TASK INSTRUCTIONS>
Repeat exactly, and only, the lines from the one containing "Which sits higher" through the end of the records.

RECORDS SHOWN>

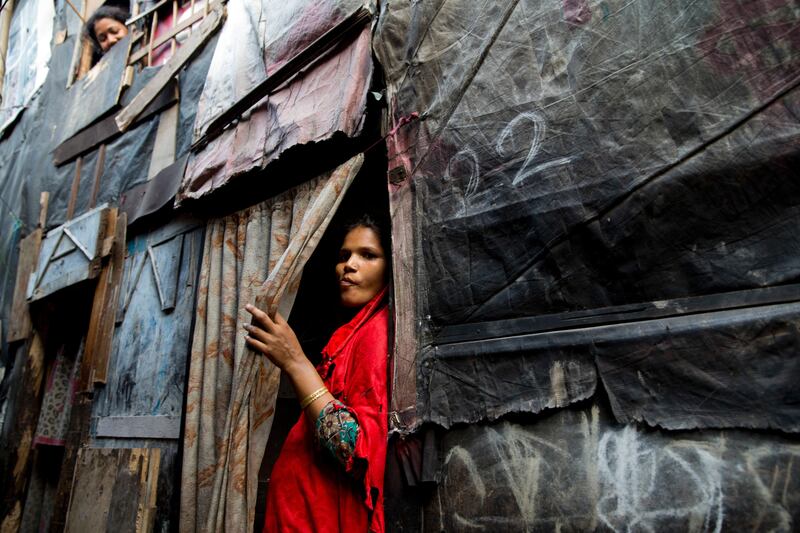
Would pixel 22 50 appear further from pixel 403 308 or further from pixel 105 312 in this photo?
pixel 403 308

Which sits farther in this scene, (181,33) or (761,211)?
(181,33)

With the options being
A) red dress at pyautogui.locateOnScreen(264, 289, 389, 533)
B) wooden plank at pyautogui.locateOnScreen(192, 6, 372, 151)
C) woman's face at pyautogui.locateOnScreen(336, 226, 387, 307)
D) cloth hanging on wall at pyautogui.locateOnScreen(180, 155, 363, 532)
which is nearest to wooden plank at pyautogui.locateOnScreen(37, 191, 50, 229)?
wooden plank at pyautogui.locateOnScreen(192, 6, 372, 151)

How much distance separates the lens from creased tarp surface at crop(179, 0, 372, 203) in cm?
273

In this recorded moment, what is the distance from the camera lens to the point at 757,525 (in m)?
1.34

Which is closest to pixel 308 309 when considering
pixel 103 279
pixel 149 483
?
pixel 149 483

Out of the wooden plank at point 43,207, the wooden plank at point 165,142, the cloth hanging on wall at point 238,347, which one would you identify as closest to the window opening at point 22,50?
the wooden plank at point 43,207

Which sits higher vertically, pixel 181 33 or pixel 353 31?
pixel 181 33

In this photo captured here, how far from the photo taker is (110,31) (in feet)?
20.2

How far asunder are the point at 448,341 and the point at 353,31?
1773 mm

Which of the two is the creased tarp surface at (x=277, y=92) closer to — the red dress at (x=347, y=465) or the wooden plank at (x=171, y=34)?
the wooden plank at (x=171, y=34)

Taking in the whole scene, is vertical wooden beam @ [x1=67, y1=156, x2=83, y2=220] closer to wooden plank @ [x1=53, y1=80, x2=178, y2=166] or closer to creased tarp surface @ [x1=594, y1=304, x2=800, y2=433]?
wooden plank @ [x1=53, y1=80, x2=178, y2=166]

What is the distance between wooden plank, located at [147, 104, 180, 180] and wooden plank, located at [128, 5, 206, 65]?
99cm

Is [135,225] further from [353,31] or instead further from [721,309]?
[721,309]

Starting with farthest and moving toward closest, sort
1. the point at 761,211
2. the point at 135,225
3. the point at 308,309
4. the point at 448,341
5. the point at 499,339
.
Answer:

RESPONSE TO THIS EXERCISE>
Which sits higher vertically, pixel 181 33 or pixel 353 31?
pixel 181 33

In this photo captured here, how far from the photo taker is (110,31) (in feet)?
20.2

How far asunder are the point at 448,341 and the point at 353,31?
1773 mm

Which of the two is the creased tarp surface at (x=277, y=92) closer to — the red dress at (x=347, y=465) or the wooden plank at (x=171, y=34)?
the wooden plank at (x=171, y=34)

Taking in the whole scene, is vertical wooden beam @ [x1=67, y1=156, x2=83, y2=220] closer to wooden plank @ [x1=53, y1=80, x2=178, y2=166] or closer to creased tarp surface @ [x1=594, y1=304, x2=800, y2=433]?
wooden plank @ [x1=53, y1=80, x2=178, y2=166]

What is the distance between wooden plank, located at [147, 104, 180, 180] and wooden plank, located at [128, 5, 206, 65]?
99cm

Is [135,225] further from [353,31] or instead further from [721,309]?
[721,309]

Starting with farthest and moving toward closest, sort
1. the point at 761,211
2. the point at 135,225
3. the point at 308,309
4. the point at 448,341
5. the point at 499,339
.
Answer:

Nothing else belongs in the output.